Shion Miura's best known novel so far is, like many novels that come out of Japan, a novel about work and life, or work as life. The title refers to the name of a new dictionary of the Japanese language which is proposed by a 2nd-tier publisher, but also metaphorically to the process of work, and of course to life. Lexicographers are generally obsessive and somewhat anti-social people to begin with, and the cast of characters we encounter here who work to finally bring The Great Passage to publication over a period of almost 15 years, are no exception. The main protagonist, Majime's unusual name even means 'serious,' much to the amusement of his co-workers at the start!. This is an appropriately meticulous novel about obsessive dedication to vocation, about how love and home fit into such a mindset and more. It's less obviously populist and amusing than An Easy Life in Kamusari (see above), but it is in no way dull. The characters are no less engaging and memorable, and there is a restrained emotional depth, even joy to be found in its pages.
I have to say that out of the stories presented my favourite was The Life Story of a Sewing Machine had the simplest in terms of narrative ideas but was elegant in its presentation.Recommended above by @Geoffrey Firmin (as well as already by my wife):
17. Things Remembered and Things Forgotten by Kyoko Nakajima.
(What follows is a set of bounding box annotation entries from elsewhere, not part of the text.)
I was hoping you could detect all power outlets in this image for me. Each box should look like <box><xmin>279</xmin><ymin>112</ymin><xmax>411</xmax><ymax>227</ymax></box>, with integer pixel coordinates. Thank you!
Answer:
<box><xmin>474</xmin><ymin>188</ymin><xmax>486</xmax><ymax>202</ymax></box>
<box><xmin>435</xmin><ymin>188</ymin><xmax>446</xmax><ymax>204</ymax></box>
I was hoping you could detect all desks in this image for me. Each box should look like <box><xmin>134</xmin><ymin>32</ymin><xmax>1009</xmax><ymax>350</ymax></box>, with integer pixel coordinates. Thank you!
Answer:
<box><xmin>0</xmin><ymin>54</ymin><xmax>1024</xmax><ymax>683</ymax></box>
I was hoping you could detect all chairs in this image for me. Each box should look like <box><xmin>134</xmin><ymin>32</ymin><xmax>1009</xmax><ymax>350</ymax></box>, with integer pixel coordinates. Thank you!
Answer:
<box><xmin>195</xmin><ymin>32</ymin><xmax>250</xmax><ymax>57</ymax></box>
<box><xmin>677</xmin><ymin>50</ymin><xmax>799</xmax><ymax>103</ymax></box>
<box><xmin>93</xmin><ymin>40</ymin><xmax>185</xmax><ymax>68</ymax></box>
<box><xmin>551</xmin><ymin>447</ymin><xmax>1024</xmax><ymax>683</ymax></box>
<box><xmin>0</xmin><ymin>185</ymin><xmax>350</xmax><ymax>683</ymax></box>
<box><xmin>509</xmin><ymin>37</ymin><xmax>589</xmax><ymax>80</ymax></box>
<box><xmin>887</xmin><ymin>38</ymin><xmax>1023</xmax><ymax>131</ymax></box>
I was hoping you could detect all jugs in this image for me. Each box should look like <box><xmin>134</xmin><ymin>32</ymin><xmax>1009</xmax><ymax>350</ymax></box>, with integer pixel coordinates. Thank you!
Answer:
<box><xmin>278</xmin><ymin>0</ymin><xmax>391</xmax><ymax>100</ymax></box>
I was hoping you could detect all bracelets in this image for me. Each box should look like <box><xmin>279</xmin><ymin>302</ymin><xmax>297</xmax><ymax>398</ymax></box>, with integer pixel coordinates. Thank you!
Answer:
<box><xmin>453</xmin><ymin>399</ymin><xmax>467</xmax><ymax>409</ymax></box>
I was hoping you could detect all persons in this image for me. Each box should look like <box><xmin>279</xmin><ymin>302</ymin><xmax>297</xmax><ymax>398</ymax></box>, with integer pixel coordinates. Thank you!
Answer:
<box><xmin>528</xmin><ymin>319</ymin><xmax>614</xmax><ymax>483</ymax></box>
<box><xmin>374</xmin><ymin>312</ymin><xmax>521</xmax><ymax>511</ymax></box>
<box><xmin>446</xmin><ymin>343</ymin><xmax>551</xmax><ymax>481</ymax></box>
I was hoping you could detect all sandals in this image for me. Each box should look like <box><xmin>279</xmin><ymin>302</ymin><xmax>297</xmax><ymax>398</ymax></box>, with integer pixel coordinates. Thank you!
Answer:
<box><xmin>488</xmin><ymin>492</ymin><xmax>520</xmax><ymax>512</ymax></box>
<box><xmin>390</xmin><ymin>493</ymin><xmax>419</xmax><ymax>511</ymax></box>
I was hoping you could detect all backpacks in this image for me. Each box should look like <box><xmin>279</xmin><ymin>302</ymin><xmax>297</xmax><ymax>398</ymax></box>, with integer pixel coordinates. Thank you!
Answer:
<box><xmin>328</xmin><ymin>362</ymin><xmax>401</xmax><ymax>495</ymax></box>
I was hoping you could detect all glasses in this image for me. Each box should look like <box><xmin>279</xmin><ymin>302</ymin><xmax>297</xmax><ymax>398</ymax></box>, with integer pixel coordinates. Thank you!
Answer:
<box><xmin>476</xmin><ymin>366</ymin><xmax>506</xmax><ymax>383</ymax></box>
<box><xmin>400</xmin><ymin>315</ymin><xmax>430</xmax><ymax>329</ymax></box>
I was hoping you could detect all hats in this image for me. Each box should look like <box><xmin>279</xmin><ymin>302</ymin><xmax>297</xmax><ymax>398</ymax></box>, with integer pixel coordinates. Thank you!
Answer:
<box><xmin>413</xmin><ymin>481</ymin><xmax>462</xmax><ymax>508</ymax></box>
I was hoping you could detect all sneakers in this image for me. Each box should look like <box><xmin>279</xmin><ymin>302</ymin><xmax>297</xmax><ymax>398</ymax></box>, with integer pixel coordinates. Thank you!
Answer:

As Geoff said, this collection, culled from about three collections published in Japan, includes one of the best ghost stories you will ever read, and a couple of others (from the same collection called Ghosts) that are almost as good, which makes me wish that the individual collections had been published separately so we could read the rest. But there is more than that, much more in these stories. It also includes a trans* story that is as joyful and affirming as any I have read, and for once not in any way tragic or traumatic. There are stories that deal with sex, and she writes well about sex, which very few writers actually do. There are stories that deal with growing up, with the passing of time, with loss... and everything is so damn well written. If you are interested in contemporary Japan, if you a fan of the art of the short story, if you just enjoy good writing, you should read this collection. Excellent.